**Aim of the exercise**:
Can you write out every one of the lines below word for word, leaving the pictures out?
-------- Dataset extract --------
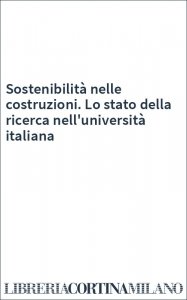 Sostenibilità nelle costruzioni. Lo stato della ricerca nell'università italiana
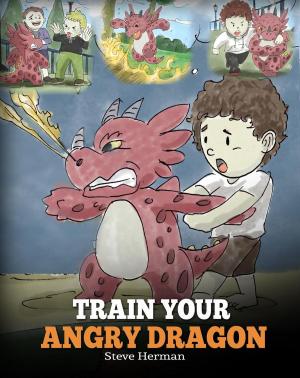 Cover of the book Train Your Angry Dragon by Dominique Grandfils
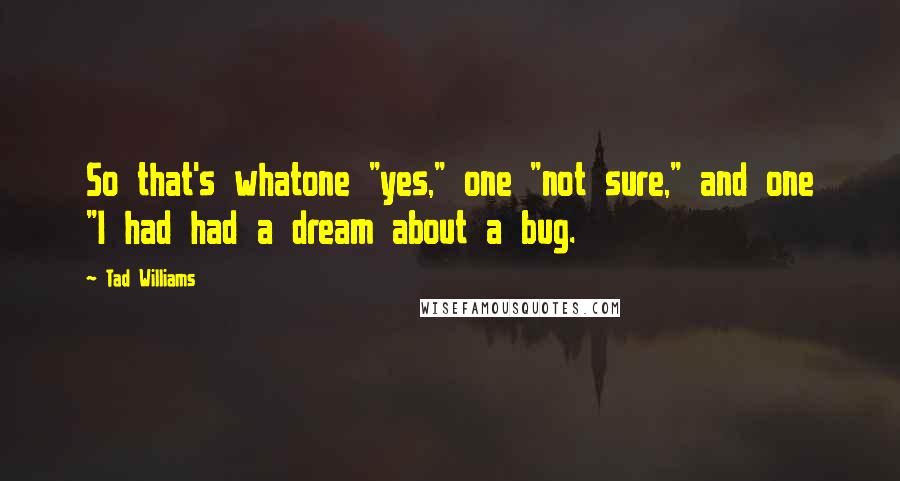 Tad Williams Quotes: So that's whatone "yes," one "not sure," and one "I had had a dream about a bug.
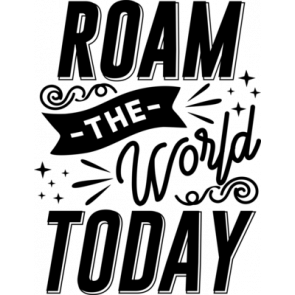 Roam The World Today T-Shirt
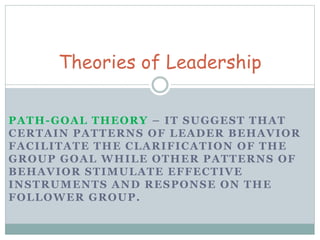 Theories of Leadership 
PATH-GOAL THEORY – IT SUGGEST THAT 
CERTAIN PATTERNS OF LEADER BEHAVIOR 
FACILITATE THE CLARIFICATION OF THE 
GROUP GOAL WHILE OTHER PATTERNS OF 
BEHAVIOR STIMULATE EFFECTIVE 
INSTRUMENTS AND RESPONSE ON THE 
FOLLOWER GROUP. 
 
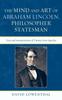 Книга The Mind and Art of Abraham Lincoln, Philosopher Statesman : Texts and Interpretations of Twenty Great Speeches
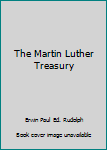 Paperback The Martin Luther Treasury Book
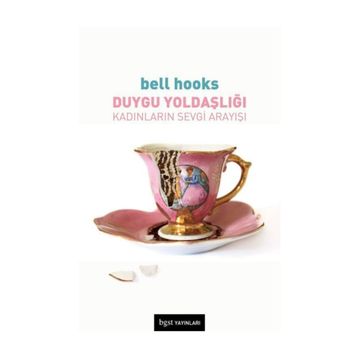 Duygu Yoldaşlığı: Kadınların Sevgi Arayışı - Bell Hooks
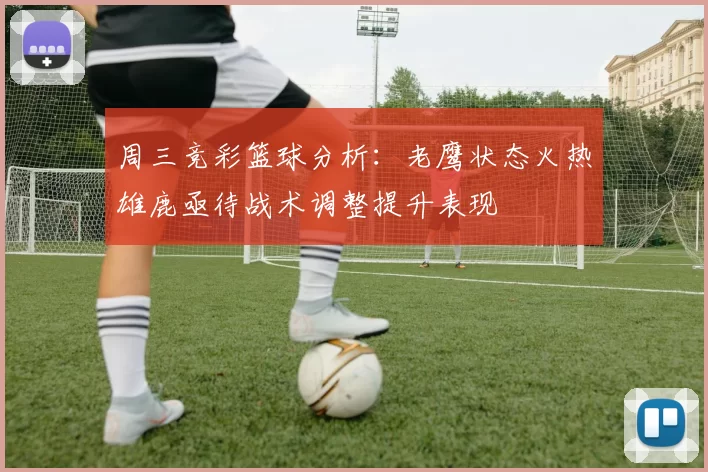 周三竞彩篮球分析：老鹰状态火热雄鹿亟待战术调整提升表现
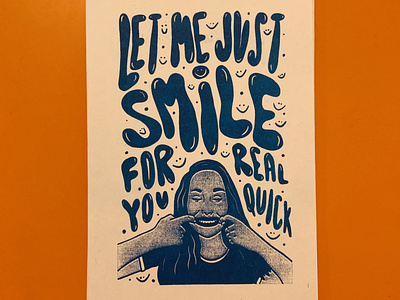 Let Me Smile For You Risograph print art print design drawing female empowerment feminism illustration lettering postcard postcard design postcards procreate riso riso print risograph risography risoprint typography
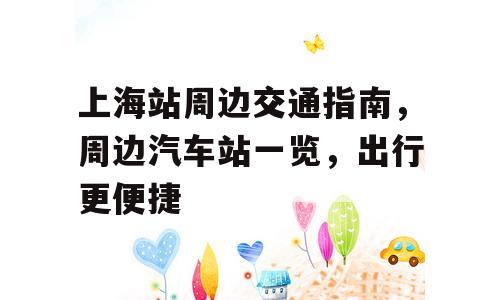 上海站周边交通指南，周边汽车站一览，出行更便捷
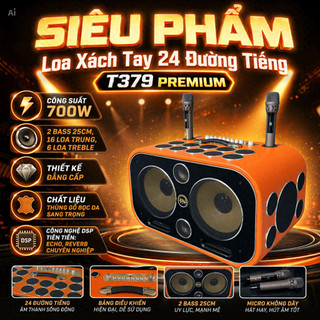 Loa Xách Tay 24 Đường Tiếng T379 Premium Công Suất 700W, 2 Bass 25cm Cực Mạnh, Âm Thanh Sáng Ấm.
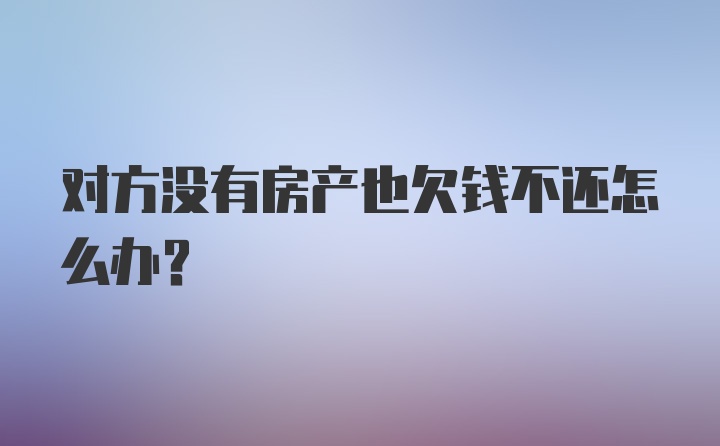 对方没有房产也欠钱不还怎么办？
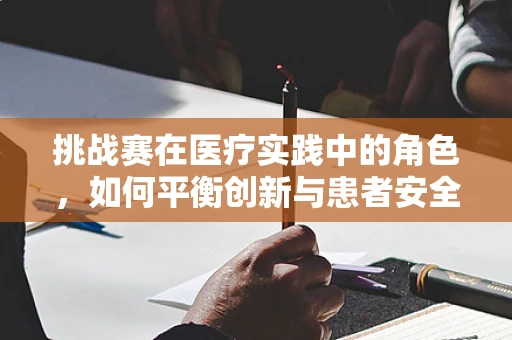 挑战赛在医疗实践中的角色，如何平衡创新与患者安全？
--------
**Result for this exercise**:
 Sostenibilità nelle costruzioni. Lo stato della ricerca nell'università italiana
 Cover of the book Train Your Angry Dragon by Dominique Grandfils
 Tad Williams Quotes: So that's whatone "yes," one "not sure," and one "I had had a dream about a bug.
 Roam The World Today T-Shirt
 Theories of Leadership 
PATH-GOAL THEORY – IT SUGGEST THAT 
CERTAIN PATTERNS OF LEADER BEHAVIOR 
FACILITATE THE CLARIFICATION OF THE 
GROUP GOAL WHILE OTHER PATTERNS OF 
BEHAVIOR STIMULATE EFFECTIVE 
INSTRUMENTS AND RESPONSE ON THE 
FOLLOWER GROUP. 
 
 Книга The Mind and Art of Abraham Lincoln, Philosopher Statesman : Texts and Interpretations of Twenty Great Speeches
 Paperback The Martin Luther Treasury Book
 Duygu Yoldaşlığı: Kadınların Sevgi Arayışı - Bell Hooks
 周三竞彩篮球分析：老鹰状态火热雄鹿亟待战术调整提升表现
 Let Me Smile For You Risograph print art print design drawing female empowerment feminism illustration lettering postcard postcard design postcards procreate riso riso print risograph risography risoprint typography
 上海站周边交通指南，周边汽车站一览，出行更便捷
 Loa Xách Tay 24 Đường Tiếng T379 Premium Công Suất 700W, 2 Bass 25cm Cực Mạnh, Âm Thanh Sáng Ấm.
 对方没有房产也欠钱不还怎么办？
 挑战赛在医疗实践中的角色，如何平衡创新与患者安全？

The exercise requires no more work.